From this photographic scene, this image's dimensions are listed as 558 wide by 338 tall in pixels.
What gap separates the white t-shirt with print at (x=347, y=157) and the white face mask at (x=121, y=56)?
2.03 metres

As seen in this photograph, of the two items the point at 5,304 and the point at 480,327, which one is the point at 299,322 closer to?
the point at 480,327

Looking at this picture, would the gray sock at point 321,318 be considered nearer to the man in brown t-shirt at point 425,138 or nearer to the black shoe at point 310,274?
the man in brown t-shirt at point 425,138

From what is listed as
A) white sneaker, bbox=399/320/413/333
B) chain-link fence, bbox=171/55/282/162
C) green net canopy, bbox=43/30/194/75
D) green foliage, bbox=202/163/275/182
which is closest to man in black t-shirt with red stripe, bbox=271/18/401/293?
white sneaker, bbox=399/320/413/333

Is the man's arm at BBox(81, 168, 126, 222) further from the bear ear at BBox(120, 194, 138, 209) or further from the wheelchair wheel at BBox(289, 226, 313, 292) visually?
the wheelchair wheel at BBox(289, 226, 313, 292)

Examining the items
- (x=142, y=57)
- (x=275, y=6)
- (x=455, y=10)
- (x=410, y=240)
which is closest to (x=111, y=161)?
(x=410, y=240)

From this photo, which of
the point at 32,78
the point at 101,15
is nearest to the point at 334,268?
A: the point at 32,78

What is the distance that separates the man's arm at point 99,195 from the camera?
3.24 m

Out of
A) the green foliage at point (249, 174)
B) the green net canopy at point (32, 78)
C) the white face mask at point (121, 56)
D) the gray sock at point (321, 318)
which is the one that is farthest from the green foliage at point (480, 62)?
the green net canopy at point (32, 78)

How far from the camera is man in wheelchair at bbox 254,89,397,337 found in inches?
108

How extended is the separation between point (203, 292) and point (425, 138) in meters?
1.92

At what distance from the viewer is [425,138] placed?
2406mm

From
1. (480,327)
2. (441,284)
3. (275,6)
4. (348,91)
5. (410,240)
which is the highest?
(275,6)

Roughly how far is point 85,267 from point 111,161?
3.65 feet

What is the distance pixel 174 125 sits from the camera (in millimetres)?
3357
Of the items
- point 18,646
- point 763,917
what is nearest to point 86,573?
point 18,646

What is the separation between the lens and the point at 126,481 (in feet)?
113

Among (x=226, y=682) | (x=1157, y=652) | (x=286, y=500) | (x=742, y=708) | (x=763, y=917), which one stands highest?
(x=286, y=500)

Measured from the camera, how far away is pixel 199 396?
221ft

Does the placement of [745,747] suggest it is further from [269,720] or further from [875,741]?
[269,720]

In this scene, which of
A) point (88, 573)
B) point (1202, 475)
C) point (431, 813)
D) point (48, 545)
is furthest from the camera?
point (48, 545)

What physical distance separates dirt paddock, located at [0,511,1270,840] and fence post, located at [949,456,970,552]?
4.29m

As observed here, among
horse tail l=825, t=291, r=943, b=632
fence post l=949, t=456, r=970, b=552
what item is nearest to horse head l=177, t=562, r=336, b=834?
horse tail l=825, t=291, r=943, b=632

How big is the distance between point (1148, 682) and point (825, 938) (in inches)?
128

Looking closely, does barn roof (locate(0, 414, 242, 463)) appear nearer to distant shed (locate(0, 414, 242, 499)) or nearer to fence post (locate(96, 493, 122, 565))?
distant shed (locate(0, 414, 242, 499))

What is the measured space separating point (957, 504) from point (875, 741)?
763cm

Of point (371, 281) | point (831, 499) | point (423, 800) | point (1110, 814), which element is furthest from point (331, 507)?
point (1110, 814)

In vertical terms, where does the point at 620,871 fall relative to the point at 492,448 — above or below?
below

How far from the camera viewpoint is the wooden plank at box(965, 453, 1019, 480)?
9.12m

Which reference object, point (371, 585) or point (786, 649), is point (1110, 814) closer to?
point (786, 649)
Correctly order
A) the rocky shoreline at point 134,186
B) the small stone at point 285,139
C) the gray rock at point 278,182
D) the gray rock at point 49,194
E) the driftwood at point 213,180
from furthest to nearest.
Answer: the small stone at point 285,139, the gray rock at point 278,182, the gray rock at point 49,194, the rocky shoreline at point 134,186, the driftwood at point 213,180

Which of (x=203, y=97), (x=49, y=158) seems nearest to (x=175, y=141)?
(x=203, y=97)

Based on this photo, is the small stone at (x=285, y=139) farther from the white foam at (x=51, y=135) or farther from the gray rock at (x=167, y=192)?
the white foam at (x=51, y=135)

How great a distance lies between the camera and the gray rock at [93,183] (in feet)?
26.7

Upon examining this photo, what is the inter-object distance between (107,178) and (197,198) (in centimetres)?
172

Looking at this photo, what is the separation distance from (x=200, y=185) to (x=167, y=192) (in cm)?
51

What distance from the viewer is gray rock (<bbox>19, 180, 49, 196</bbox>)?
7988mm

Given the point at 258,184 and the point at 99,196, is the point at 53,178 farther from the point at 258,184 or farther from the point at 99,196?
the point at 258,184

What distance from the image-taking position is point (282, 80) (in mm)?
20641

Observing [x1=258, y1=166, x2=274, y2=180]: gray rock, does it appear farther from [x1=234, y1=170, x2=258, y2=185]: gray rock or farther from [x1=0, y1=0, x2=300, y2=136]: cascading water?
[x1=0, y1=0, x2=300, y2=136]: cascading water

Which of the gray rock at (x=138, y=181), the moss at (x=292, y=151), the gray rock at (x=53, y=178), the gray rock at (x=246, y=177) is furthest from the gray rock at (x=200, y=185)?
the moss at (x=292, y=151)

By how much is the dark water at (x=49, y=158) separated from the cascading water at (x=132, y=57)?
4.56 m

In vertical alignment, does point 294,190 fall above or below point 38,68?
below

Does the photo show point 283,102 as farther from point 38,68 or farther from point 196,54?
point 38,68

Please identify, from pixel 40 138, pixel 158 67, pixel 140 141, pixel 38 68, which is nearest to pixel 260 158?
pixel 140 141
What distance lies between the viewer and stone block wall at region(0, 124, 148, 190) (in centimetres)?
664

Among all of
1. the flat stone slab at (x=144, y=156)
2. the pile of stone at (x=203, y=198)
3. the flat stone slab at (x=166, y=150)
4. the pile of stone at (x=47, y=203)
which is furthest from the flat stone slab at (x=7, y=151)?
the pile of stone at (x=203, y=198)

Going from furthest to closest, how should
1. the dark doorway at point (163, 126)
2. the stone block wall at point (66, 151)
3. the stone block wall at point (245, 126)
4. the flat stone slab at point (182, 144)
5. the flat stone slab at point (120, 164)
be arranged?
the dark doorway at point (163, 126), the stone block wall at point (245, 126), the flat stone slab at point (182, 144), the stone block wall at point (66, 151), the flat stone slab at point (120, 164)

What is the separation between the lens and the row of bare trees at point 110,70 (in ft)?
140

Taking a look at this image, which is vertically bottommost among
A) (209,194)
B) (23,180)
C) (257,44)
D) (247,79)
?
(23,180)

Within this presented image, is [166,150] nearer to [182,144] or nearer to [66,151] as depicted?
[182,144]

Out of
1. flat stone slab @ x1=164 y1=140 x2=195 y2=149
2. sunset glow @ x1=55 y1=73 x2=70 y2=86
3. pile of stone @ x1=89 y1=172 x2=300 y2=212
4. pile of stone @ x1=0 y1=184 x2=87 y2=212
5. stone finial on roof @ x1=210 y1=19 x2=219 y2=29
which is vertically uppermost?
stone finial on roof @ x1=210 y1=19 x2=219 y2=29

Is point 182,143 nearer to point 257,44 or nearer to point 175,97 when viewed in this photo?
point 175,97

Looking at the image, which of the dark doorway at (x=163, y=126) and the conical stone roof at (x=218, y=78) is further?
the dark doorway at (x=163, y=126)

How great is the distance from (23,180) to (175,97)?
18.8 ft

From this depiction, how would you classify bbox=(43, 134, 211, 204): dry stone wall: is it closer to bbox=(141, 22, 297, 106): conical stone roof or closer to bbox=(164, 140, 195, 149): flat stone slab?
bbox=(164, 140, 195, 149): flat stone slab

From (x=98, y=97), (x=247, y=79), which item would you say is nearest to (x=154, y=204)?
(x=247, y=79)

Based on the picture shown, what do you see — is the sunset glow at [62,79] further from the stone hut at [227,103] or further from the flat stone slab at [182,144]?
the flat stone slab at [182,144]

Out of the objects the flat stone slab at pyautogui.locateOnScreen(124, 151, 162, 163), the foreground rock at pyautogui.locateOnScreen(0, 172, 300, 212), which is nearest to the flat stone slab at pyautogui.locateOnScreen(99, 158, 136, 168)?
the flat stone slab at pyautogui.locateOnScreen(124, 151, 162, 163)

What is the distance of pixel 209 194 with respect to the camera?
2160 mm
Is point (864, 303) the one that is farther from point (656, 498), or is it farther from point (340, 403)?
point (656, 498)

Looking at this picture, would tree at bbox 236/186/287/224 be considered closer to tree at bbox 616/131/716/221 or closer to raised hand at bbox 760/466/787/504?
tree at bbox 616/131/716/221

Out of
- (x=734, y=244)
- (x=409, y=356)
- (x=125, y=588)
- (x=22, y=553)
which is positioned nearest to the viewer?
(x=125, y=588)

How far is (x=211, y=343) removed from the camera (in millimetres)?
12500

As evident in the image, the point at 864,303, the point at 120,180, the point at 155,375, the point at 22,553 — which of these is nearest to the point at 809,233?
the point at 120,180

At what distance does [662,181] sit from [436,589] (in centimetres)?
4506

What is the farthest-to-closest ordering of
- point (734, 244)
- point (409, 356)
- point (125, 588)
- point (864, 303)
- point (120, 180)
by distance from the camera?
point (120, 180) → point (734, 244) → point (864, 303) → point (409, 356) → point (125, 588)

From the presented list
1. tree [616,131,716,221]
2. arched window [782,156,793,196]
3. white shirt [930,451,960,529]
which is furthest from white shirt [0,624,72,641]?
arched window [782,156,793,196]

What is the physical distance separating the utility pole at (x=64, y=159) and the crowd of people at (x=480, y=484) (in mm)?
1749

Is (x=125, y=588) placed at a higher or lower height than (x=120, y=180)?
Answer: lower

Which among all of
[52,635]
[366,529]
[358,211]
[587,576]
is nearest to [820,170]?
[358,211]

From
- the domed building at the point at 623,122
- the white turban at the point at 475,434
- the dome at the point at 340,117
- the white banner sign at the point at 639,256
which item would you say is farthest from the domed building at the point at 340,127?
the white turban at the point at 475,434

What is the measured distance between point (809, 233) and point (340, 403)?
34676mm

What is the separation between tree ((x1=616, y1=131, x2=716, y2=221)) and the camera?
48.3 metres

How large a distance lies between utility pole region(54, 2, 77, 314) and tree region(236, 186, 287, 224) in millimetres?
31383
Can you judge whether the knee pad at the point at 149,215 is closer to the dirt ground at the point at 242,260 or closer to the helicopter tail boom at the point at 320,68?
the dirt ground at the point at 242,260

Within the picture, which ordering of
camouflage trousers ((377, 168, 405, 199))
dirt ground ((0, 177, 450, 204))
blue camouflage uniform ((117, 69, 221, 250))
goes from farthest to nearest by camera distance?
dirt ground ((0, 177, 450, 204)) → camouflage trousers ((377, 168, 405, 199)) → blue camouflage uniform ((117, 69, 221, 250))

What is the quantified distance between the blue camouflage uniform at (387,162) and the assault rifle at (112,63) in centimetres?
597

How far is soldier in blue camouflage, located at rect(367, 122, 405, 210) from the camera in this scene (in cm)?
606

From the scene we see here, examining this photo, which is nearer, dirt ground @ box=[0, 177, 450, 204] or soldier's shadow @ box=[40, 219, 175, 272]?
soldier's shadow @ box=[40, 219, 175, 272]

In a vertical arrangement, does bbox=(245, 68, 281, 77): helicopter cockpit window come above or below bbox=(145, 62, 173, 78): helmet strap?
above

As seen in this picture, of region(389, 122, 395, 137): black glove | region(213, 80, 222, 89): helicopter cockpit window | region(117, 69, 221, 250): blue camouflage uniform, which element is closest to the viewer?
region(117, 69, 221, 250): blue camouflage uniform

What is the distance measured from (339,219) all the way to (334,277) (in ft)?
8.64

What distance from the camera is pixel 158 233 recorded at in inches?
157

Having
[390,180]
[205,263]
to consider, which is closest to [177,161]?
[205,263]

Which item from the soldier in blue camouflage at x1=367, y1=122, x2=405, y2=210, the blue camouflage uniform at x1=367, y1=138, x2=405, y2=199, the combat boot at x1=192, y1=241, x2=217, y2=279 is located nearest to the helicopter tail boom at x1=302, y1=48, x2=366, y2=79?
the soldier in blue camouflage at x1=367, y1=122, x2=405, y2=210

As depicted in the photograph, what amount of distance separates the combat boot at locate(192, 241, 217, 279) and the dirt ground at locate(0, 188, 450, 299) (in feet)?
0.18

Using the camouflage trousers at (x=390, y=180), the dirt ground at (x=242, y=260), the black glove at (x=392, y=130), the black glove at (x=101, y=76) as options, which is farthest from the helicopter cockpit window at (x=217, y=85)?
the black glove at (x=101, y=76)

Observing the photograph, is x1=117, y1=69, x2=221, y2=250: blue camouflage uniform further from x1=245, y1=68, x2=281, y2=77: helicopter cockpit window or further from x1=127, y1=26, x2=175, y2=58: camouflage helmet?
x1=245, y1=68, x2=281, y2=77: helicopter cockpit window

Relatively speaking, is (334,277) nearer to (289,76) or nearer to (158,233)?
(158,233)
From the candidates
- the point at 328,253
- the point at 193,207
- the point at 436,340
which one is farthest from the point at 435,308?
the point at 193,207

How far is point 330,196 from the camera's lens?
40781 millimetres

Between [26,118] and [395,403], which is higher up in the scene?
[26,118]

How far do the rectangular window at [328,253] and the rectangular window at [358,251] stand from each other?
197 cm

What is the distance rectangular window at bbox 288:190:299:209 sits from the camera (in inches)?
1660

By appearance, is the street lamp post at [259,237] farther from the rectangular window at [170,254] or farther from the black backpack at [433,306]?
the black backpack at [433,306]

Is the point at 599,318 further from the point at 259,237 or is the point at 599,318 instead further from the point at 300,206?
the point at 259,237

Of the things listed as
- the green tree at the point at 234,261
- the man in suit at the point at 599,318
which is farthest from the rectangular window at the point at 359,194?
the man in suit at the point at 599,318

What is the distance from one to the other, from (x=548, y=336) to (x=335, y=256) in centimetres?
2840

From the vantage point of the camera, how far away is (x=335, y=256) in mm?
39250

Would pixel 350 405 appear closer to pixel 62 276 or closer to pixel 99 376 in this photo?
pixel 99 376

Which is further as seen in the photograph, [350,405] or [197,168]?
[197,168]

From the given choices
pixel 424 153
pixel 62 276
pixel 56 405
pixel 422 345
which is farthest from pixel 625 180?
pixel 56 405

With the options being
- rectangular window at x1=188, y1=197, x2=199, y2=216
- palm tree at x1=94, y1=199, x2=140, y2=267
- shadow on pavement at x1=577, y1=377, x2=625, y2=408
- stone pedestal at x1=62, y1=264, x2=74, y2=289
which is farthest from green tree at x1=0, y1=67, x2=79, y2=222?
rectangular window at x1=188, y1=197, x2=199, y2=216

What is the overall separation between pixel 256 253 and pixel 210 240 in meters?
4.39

-=-=-

Problem description:
Rewrite the data starting at the beginning and ending at the line containing "2.03 metres", replacing "gap" with "distance" and leaving everything else unchanged.

Response:
From this photographic scene, this image's dimensions are listed as 558 wide by 338 tall in pixels.
What distance separates the white t-shirt with print at (x=347, y=157) and the white face mask at (x=121, y=56)?
2.03 metres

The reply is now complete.